Zéth unfolded enough to reach toward him, palm up. “I’m sorry, Asthané. I wanted to tell Father everything—”
“Right. I believe that.” Asthané pulled the plate of turkey toward himself and picked up the knife and fork. His words made Zéth withdraw again, folding arms over chest, but he wasn’t feeling charitable enough to let his mood settle. This old anger wouldn’t be ignored any more, and the only thing that made Asthané happy about this situation was the fact he was finally able to take it out on the one who’d hurt him. “I never asked that the world be fair, Zéth—even when I was a child, I knew it never would be—but I didn’t think it would be too much to ask for you to be loyal to me. How do you think I felt when you chose your father’s money and title over the love you said you felt for me?”
He glared briefly at Zéth, then lowered his gaze to eat. Zéth didn’t speak until he was almost done with the turkey.
The softly-spoken word drew Asthané’s attention. Zéth looked remorseful—sincerely sorry for the pain he’d caused. Their gazes met for a moment, and Asthané nodded curtly.
“I didn’t realize what I was losing.” Zéth’s voice was soft.
“What about what I lost? You were my only friend at the time. The first person besides Ophelan to stay by me regardless of my attitude—and she was forced to do it because she was my teacher. You didn’t look down on me because I have no tact, and you treated me like you treated everybody else, even before we became lovers.” Asthané shook his head, eating the last bite of turkey before drinking some of his lukewarm coffee. “I was infatuated with you long before our first kiss, and that kiss was a dream to me. I had myself so convinced you’d never truly see me, the kiss absolutely stunned me. It was everything I’d wanted, and you followed it up with promises and declarations of love. What was I supposed to do? I was vulnerable, Zéth. What other path was I supposed to take besides the one I chose? In my eleven-year-old mind, I thought everyone stood up for the ones they loved, even against disapproving parents.” He shook his head again, sighing, and put the bowl on the plate before moving both to the tray cart.

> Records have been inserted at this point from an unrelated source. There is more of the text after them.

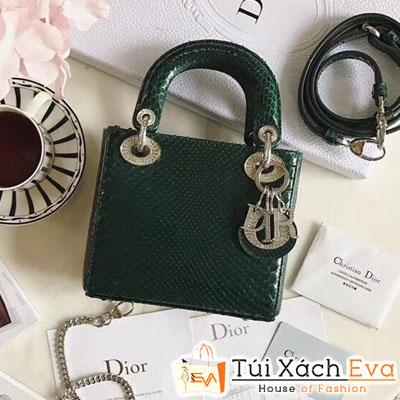 Túi Xách Dior Lady Mini Siêu Cấp Da Rắn Màu Xanh Rêu Đẹp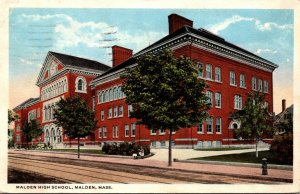Massachusetts Malden High School 1921 Curteich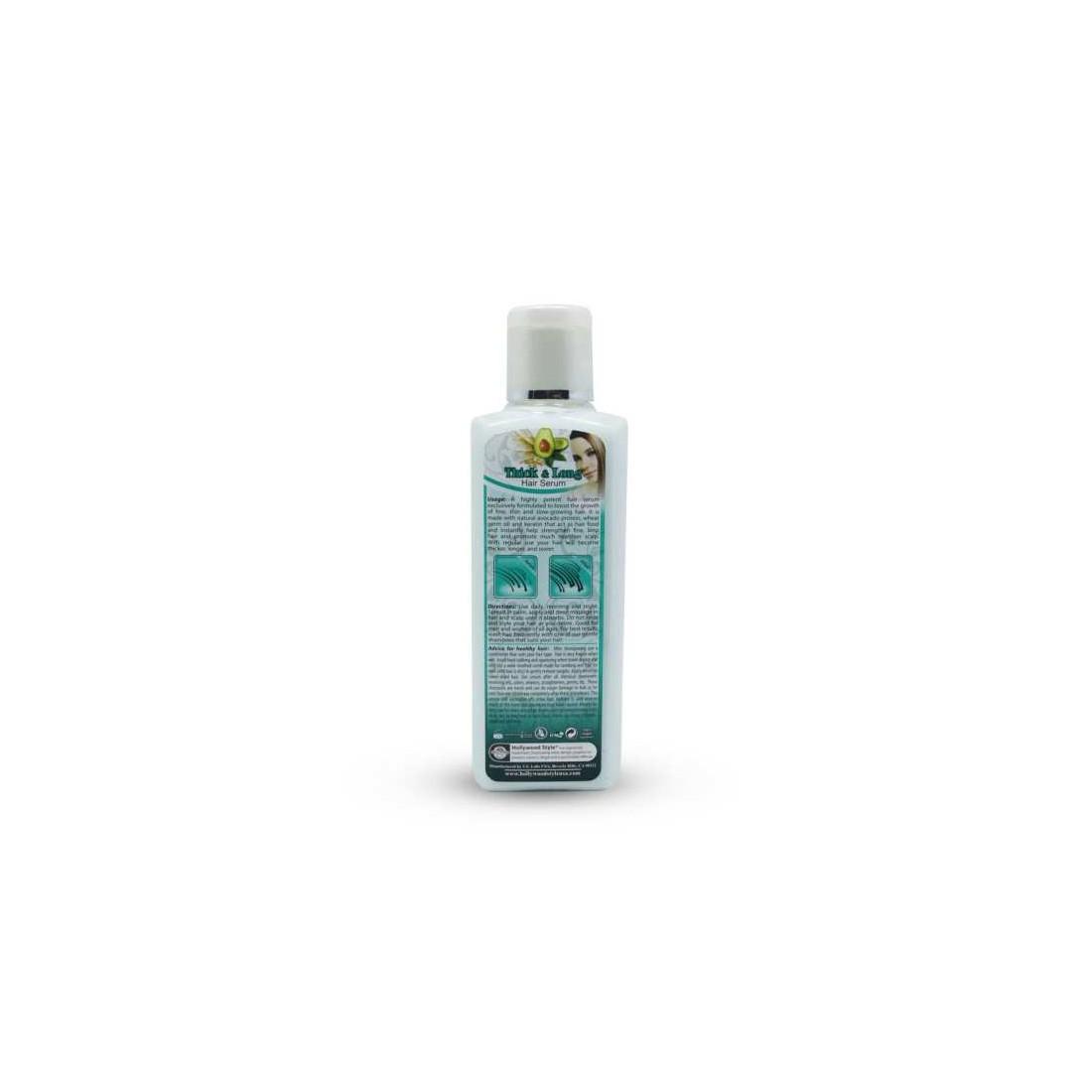 Serum dưỡng tóc dày và dài (Thick&Long Hair Serum)-Thế giới đồ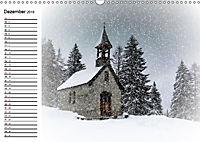 Ein Wintermärchen auf der Hemmersuppenalm (Wandkalender 2019 DIN A3 quer) - Produktdetailbild 12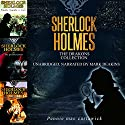 Sherlock Holmes: The Drakons Collection Audiobook by Pennie Mae Cartawick Narrated by Mark Deakins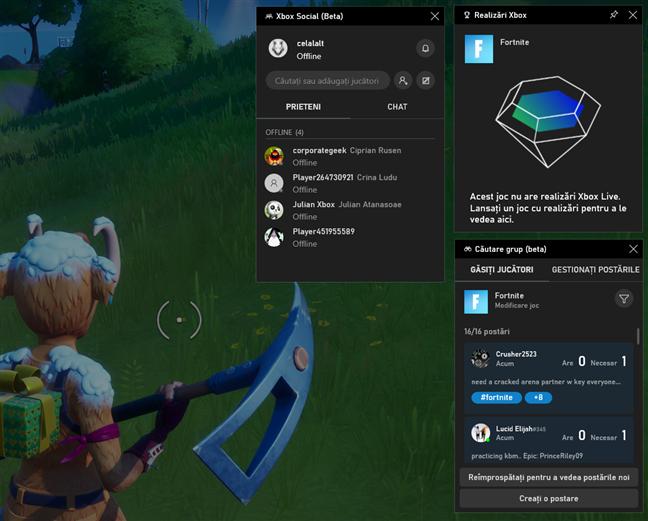Widgeturile Xbox din Bara Jocuri a Windows 10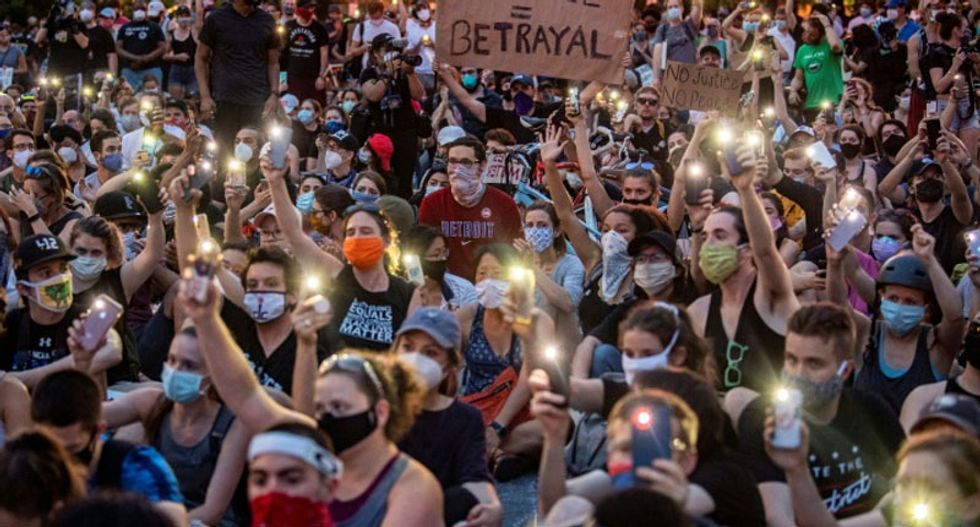 Authorities seize thousands of dollars worth of masks intended to shield protesters from COVID-19: report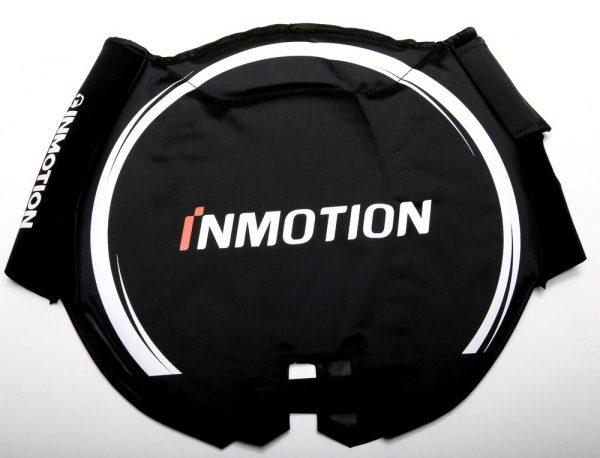 Чехол для Inmotion V8(черный)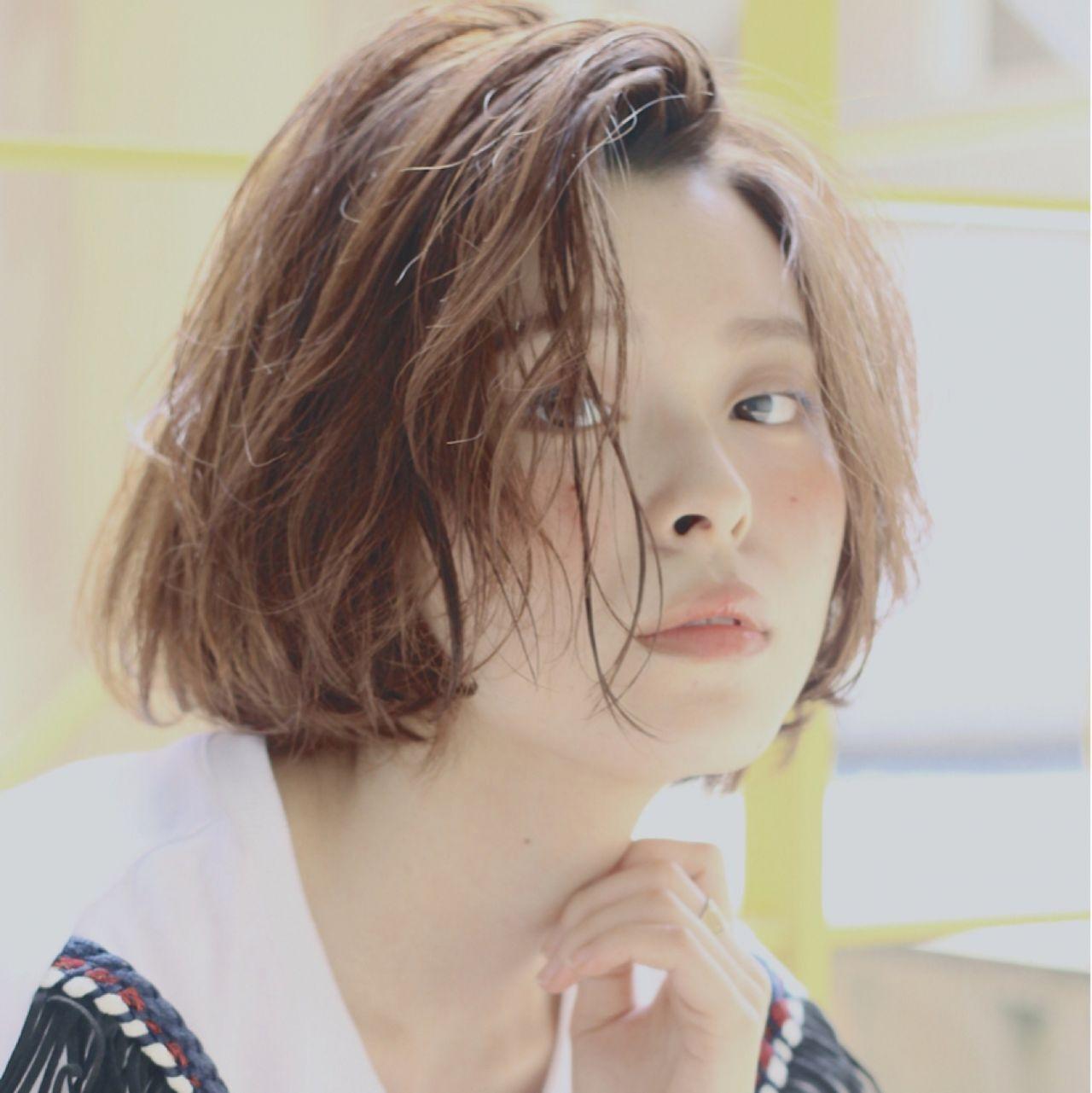 ストリート 小顔 似合わせ 大人かわいいヘアスタイルや髪型の写真・画像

They didn’t speak for several minutes, long enough for Asthané to finish the rosefruit. He didn’t look at Zéth as he ate, finally scraping up the last of the honey with the edge of his fork.
“I’m sorry, Asthané.”
Asthané simply shook his head again. Honestly, he didn’t think apologies were enough to return them to what they’d once been. They were older, wiser, and well beyond whatever romanticism had carried them into their youthful relationship. Friendship might be possible, but he knew he needed to find a way to rid himself of his very real lingering anger at the way things had ended.
“What do you expect this time, Zéth?”
They gazed at each other for a moment, then Zéth shook his head, unfolding his arms. He sighed. “I don’t know. I thought—but—” He rose. “I’ll go now, Asthané. I’ll leave you be from now on. Bye.”
Asthané watched Zéth leave, slumping in his chair when the door shut. He had the feeling he’d just broken Zéth’s hopes for more than the truce they seemed to now have. After a minute, he forced himself to rise. He couldn’t help how Zéth felt, but he could at least finish preparations to face his day.